The short answer is: No
I found six studies (1, 2, 3, 4, 5, 6) that directly compared hot yoga to normal temperature yoga. The suffer from some of the usual caveats – they are really quite small. But there is one benefit in the design here: we know exactly what the intervention was in each case because Bikram yoga is basically the same no matter where you practice (even what the teachers say), and most hot yoga classes have more or less kept the same structure for their set sequences, ie a hatha-style class with set components (standing, seated, reclining etc).
Here’s a little more detail.
1. Effects on cardiovascular system
There was no difference in arterial stiffness – a marker of increased risk of cardiovascular disease, including hypertension and stroke – between participants who practiced Bikram yoga or yoga at room temperature for 12 weeks.
There was also no difference in endothelial vasodilation – that’s the ability of the cells that line blood vessels (endothelial cells) to expand blood vessels and support strong blood flow – between participants who practiced Bikram yoga or yoga at room temperature for 12 weeks.
So it’s unlikely that hot yoga is better for your heart health than room temperature yoga.
2. Effects on cardiorespiratory fitness
Some inconsistencies here but worth pointing out that all these studies were ridiculously small (14, 16 and 22 participants), so I wouldn’t put much weight on their findings. I probably shouldn’t even mention them but then this blog post would be very very short.
Three studies looked at oxygen consumption; two found no difference in the amount of oxygen used during the class between participants who practiced Bikram/hot yoga and room temperature yoga (1 hour session or 20 minute session). This indicates that the two types of yoga are of equal intensity. The third study found an increase in maximal oxygen consumption following the Bikram yoga session, which they didn’t observe with the room temperature yoga – this wasn’t a single measurement after one class as these participants had already practiced 12 times as part of this study. There may be some truth to this as there is the added stress from heat, but with such small samples and inconsistent findings, I’m just not sold .
There were also inconsistencies on heart rate differences, with just one of the studies finding an increase in heart rate.
All in all, it’s unlikely that the claims that hot yoga is better for your cardiovascular fitness are true. Go for a run instead. Us yogis can be very unfit.
Effects on kidneys
There are, apparently, some concerns over the effects of exercising in a hot environment on the kidneys, but this study found no differences in kidney function between hot and non-hot yoga after 1 year of practice.

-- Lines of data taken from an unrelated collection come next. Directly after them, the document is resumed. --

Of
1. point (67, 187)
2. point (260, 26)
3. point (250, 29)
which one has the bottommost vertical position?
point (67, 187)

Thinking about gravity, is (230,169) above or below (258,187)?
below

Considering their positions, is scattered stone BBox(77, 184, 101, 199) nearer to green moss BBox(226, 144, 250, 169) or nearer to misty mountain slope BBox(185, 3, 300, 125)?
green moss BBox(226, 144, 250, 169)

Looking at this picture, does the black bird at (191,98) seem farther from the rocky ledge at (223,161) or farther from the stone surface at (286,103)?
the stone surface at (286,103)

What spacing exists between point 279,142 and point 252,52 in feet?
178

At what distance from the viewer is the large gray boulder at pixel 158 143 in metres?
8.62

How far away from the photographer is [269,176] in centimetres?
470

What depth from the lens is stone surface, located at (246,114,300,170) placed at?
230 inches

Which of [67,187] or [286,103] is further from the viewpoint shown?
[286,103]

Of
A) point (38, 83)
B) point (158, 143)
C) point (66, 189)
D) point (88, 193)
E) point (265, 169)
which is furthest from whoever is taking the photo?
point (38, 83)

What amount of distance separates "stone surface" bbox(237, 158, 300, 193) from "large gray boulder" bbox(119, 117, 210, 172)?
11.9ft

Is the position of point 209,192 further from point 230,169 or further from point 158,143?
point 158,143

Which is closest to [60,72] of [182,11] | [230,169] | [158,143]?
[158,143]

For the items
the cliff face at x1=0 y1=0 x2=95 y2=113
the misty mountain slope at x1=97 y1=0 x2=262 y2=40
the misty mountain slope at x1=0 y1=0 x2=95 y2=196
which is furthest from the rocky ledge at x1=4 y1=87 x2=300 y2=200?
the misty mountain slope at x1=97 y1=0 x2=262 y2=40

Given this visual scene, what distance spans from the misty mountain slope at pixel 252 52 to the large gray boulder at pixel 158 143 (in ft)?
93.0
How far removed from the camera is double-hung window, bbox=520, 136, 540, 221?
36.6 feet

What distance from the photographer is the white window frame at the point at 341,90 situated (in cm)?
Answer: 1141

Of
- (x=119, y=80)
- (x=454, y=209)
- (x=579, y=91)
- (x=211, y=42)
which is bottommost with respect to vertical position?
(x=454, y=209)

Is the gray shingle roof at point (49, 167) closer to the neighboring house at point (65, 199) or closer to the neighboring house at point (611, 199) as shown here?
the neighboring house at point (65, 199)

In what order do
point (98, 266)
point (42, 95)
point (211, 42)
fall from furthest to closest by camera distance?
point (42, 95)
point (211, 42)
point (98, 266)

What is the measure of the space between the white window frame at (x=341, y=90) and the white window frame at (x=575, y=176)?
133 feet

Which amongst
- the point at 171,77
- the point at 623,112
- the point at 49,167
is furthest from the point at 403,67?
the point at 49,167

Good to know.
Effects on mental wellbeing
Both hot yoga and room temperature yoga led to improvements in perceived stress. No surprises.
I’m going to park the claims of crazy weight loss and detoxification to one side because, well, no evidence. The health benefits of Bikram yoga seems to be more or less the same as the health benefits of other yoga styles.
Putting the usual caveats of not-so-great-study-designs to one side, it seems to me that there isn’t much in it between hot and non-hot yoga. Instead, it’s more about offering options. Like everything in life, one size doesn’t fit all, and personalisation/tailoring is the key to success.
Some people love hot yoga – the way the teacher I was chatting with described it, it was hot yoga that made her fall in love with yoga. Other people hate it, but they have tons of options of room temperature yoga they can try out. There’s something out there for everything.
As for me, well, I don’t know. I’m still in the exploring phase. For the third time.
Love it or hate it? What do you think of hot yoga?